I've accidentally done this when I thought my CO2 tank was on and it wasn't. The beer filtered just fine and filled the serving keg fine but then ran out of steam. Then I noticed my valve was closed.

Depending on how much volume of beer you're talking it may work but obviously at the expense of beer carbonation.

You could overshoot your expected volume of CO2 at your fermentation temp, cold crash then let the beer push itself through the filter and hope your final CO2 volume is correct. But you may squeeze the yeast too much and not fully attenuate.

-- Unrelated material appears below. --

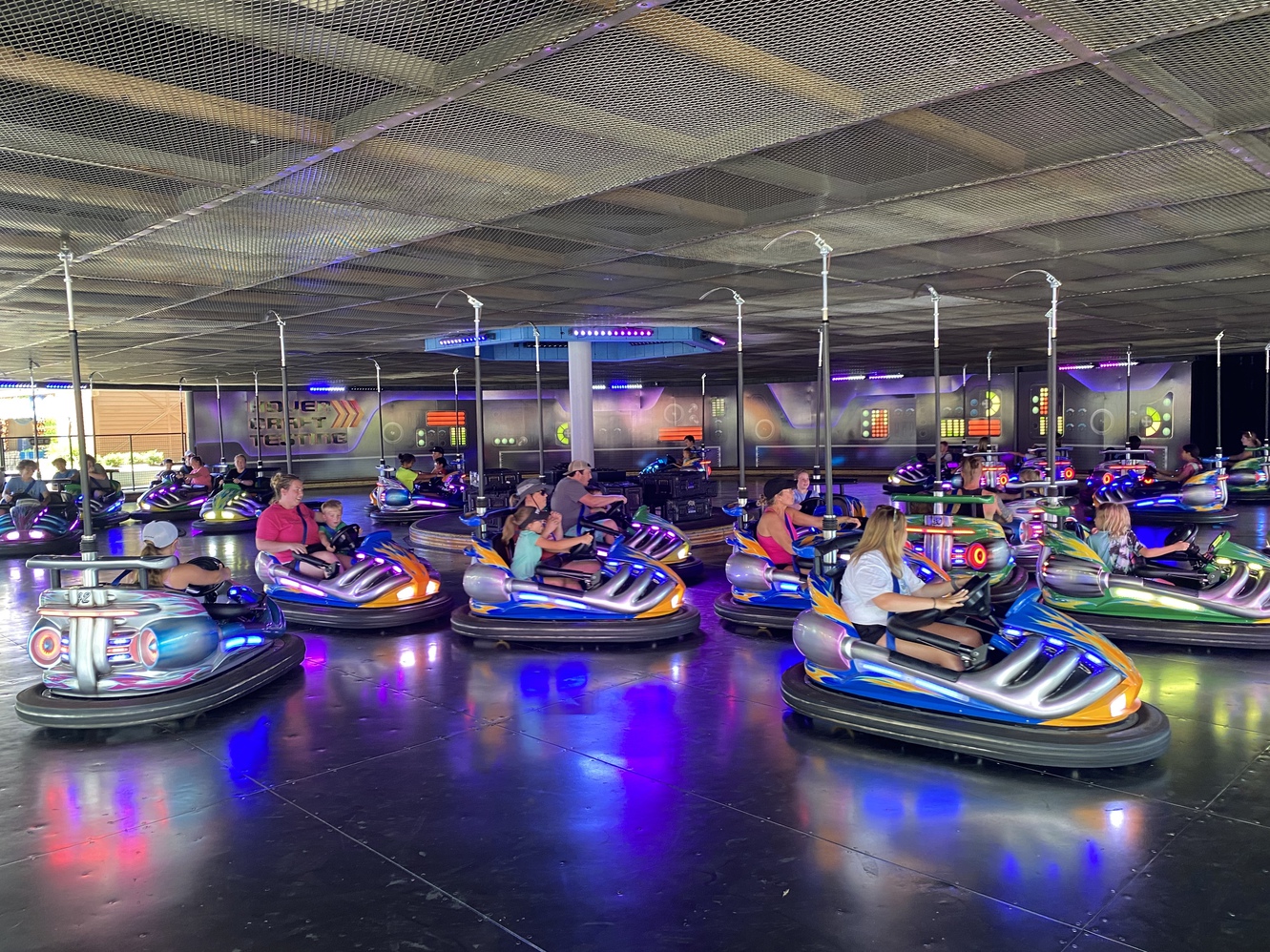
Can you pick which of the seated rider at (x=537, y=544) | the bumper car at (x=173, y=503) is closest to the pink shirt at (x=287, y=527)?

I think you're better off having a tank...
 
If you had 2.5gal of beer in a 5gal corny, you'd drop the pressure in the head space by half in the process of moving that beer out. If you had enough pressure that there was still enough to overcome the filter resistance at the end, the beer would move. Of course as your pressure is dropping, the resistance of the filter is increasing due to stuff accumulating on the filter media. The problem is worse when you have 4gal in a 5gal vessel. At that point moving the beer out will lower the pressure by a factor of 5, so you'd need to start with 5x the pressure required to push the beer through the filter. I'm guessing you need 10psi to push the last of the beer through a filter. After all, you need 4psi just to run beer through a hose into your glass at a decent rate. So to have 10psi at the end of transfer you'd need 50psi in the corny. Thats a little much for a corny and certainly too much to be getting through spunding. I've read that at 40+PSI all yeast activity stops.